Dataset excerpts
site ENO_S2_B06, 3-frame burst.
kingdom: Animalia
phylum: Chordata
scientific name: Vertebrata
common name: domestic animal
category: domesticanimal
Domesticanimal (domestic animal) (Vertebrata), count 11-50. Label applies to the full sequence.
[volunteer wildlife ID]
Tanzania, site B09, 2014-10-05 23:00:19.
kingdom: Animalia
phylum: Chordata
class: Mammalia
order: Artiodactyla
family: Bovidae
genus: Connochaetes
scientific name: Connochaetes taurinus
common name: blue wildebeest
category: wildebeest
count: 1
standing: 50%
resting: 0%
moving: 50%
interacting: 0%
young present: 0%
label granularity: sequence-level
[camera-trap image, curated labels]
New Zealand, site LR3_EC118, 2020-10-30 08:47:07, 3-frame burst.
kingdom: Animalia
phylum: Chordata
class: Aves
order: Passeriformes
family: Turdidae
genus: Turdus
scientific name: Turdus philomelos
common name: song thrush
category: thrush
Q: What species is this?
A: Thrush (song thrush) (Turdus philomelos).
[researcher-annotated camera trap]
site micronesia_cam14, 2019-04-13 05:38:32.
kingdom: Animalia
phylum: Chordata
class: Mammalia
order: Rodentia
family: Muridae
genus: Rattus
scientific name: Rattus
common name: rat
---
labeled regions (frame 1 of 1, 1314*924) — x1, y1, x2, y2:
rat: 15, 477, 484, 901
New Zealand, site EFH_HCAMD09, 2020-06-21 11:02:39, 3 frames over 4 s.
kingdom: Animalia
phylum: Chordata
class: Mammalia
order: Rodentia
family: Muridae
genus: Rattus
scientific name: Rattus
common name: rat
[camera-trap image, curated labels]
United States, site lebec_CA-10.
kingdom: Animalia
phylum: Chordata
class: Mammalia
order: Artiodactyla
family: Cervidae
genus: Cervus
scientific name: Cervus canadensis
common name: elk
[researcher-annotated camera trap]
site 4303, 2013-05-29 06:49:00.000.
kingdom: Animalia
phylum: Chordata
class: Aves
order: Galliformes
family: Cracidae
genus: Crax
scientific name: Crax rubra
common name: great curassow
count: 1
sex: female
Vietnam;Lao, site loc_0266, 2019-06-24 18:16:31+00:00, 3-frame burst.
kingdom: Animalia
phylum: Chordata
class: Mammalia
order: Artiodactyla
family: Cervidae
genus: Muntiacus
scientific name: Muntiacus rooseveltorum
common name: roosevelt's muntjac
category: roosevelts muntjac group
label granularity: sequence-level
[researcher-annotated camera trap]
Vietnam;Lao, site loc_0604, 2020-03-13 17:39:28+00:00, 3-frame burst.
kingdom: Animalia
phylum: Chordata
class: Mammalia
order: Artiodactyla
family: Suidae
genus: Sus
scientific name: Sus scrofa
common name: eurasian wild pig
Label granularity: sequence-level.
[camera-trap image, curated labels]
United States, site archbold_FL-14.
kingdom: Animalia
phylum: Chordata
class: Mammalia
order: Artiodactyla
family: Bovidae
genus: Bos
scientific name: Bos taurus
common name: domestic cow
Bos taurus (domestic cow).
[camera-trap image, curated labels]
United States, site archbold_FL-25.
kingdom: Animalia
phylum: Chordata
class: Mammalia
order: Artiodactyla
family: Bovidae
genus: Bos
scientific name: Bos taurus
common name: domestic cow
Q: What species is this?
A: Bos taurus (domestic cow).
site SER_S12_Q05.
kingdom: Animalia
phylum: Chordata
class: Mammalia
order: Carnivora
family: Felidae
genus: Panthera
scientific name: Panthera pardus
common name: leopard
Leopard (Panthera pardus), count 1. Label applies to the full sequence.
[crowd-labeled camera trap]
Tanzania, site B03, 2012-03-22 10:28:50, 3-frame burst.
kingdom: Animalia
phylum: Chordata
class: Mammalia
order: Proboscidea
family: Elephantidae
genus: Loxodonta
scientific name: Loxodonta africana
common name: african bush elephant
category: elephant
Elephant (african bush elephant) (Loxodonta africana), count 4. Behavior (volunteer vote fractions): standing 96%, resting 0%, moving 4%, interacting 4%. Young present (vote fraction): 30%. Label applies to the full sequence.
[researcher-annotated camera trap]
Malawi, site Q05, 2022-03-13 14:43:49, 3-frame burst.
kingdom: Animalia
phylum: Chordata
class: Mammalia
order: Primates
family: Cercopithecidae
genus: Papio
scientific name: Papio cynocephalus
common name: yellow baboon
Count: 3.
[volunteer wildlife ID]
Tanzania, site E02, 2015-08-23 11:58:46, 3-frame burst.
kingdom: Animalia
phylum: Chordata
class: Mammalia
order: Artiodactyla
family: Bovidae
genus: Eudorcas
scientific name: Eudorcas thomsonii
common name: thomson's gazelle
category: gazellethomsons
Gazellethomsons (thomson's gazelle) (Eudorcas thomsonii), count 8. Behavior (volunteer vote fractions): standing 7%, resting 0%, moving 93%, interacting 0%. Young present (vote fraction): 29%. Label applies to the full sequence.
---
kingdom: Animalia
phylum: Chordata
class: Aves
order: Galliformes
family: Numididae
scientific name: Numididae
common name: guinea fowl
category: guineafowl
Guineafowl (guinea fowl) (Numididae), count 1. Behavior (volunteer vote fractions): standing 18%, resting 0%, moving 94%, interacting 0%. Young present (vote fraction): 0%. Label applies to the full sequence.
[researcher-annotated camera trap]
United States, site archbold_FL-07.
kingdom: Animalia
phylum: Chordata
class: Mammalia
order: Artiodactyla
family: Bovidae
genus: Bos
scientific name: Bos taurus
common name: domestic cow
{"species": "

#### Task directions:
All lines from the start of the entries through the line where "sex: female" sits should be duplicated exactly, with nothing else in the output.

#### Solution to this problem:
site ENO_S2_B06, 3-frame burst.
kingdom: Animalia
phylum: Chordata
scientific name: Vertebrata
common name: domestic animal
category: domesticanimal
Domesticanimal (domestic animal) (Vertebrata), count 11-50. Label applies to the full sequence.
[volunteer wildlife ID]
Tanzania, site B09, 2014-10-05 23:00:19.
kingdom: Animalia
phylum: Chordata
class: Mammalia
order: Artiodactyla
family: Bovidae
genus: Connochaetes
scientific name: Connochaetes taurinus
common name: blue wildebeest
category: wildebeest
count: 1
standing: 50%
resting: 0%
moving: 50%
interacting: 0%
young present: 0%
label granularity: sequence-level
[camera-trap image, curated labels]
New Zealand, site LR3_EC118, 2020-10-30 08:47:07, 3-frame burst.
kingdom: Animalia
phylum: Chordata
class: Aves
order: Passeriformes
family: Turdidae
genus: Turdus
scientific name: Turdus philomelos
common name: song thrush
category: thrush
Q: What species is this?
A: Thrush (song thrush) (Turdus philomelos).
[researcher-annotated camera trap]
site micronesia_cam14, 2019-04-13 05:38:32.
kingdom: Animalia
phylum: Chordata
class: Mammalia
order: Rodentia
family: Muridae
genus: Rattus
scientific name: Rattus
common name: rat
---
labeled regions (frame 1 of 1, 1314*924) — x1, y1, x2, y2:
rat: 15, 477, 484, 901
New Zealand, site EFH_HCAMD09, 2020-06-21 11:02:39, 3 frames over 4 s.
kingdom: Animalia
phylum: Chordata
class: Mammalia
order: Rodentia
family: Muridae
genus: Rattus
scientific name: Rattus
common name: rat
[camera-trap image, curated labels]
United States, site lebec_CA-10.
kingdom: Animalia
phylum: Chordata
class: Mammalia
order: Artiodactyla
family: Cervidae
genus: Cervus
scientific name: Cervus canadensis
common name: elk
[researcher-annotated camera trap]
site 4303, 2013-05-29 06:49:00.000.
kingdom: Animalia
phylum: Chordata
class: Aves
order: Galliformes
family: Cracidae
genus: Crax
scientific name: Crax rubra
common name: great curassow
count: 1
sex: female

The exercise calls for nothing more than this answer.